REQUIRED ACTION –
An exact copy of the lines from the one containing "2016-06-10T00:39:19, 3-frame burst." through the final line of the records is the only acceptable answer.

DATA UNDER STUDY –
--- --- ---
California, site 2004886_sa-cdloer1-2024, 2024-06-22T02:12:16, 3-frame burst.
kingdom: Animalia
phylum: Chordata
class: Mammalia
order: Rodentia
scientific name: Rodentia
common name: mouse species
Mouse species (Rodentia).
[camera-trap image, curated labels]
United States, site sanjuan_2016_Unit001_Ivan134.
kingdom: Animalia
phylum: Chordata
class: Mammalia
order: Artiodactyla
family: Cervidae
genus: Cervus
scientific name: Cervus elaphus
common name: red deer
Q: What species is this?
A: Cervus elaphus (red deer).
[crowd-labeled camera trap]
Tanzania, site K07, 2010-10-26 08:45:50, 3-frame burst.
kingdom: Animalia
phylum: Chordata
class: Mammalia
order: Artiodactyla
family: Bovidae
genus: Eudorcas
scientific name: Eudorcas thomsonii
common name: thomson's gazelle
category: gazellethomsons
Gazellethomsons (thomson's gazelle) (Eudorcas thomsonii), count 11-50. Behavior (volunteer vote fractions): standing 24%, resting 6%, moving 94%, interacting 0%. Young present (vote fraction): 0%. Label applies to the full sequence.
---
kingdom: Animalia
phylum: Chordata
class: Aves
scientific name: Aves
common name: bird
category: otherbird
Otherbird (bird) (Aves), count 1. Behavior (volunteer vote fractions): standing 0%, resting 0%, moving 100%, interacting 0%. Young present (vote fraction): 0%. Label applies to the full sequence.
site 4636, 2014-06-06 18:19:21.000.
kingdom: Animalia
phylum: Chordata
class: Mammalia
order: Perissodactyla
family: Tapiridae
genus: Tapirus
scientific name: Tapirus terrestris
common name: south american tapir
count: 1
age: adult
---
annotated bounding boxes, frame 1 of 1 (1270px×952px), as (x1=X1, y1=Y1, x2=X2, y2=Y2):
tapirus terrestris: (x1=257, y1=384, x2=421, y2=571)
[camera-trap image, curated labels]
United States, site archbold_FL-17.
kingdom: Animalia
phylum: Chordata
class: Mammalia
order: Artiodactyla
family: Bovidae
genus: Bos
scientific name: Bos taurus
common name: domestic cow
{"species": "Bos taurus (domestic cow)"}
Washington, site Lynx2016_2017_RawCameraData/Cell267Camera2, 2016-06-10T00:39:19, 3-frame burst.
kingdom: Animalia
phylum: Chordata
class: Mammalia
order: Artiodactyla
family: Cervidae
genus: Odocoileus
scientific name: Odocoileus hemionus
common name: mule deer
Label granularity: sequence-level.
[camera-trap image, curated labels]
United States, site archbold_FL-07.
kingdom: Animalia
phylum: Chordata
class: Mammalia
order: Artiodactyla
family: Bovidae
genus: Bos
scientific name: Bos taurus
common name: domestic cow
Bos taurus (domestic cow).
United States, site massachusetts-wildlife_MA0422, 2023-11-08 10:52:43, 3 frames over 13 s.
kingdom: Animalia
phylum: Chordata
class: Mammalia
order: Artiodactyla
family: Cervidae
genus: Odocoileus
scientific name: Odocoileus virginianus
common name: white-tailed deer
--- --- ---
RESPONSE BELOW –
Washington, site Lynx2016_2017_RawCameraData/Cell267Camera2, 2016-06-10T00:39:19, 3-frame burst.
kingdom: Animalia
phylum: Chordata
class: Mammalia
order: Artiodactyla
family: Cervidae
genus: Odocoileus
scientific name: Odocoileus hemionus
common name: mule deer
Label granularity: sequence-level.
[camera-trap image, curated labels]
United States, site archbold_FL-07.
kingdom: Animalia
phylum: Chordata
class: Mammalia
order: Artiodactyla
family: Bovidae
genus: Bos
scientific name: Bos taurus
common name: domestic cow
Bos taurus (domestic cow).
United States, site massachusetts-wildlife_MA0422, 2023-11-08 10:52:43, 3 frames over 13 s.
kingdom: Animalia
phylum: Chordata
class: Mammalia
order: Artiodactyla
family: Cervidae
genus: Odocoileus
scientific name: Odocoileus virginianus
common name: white-tailed deer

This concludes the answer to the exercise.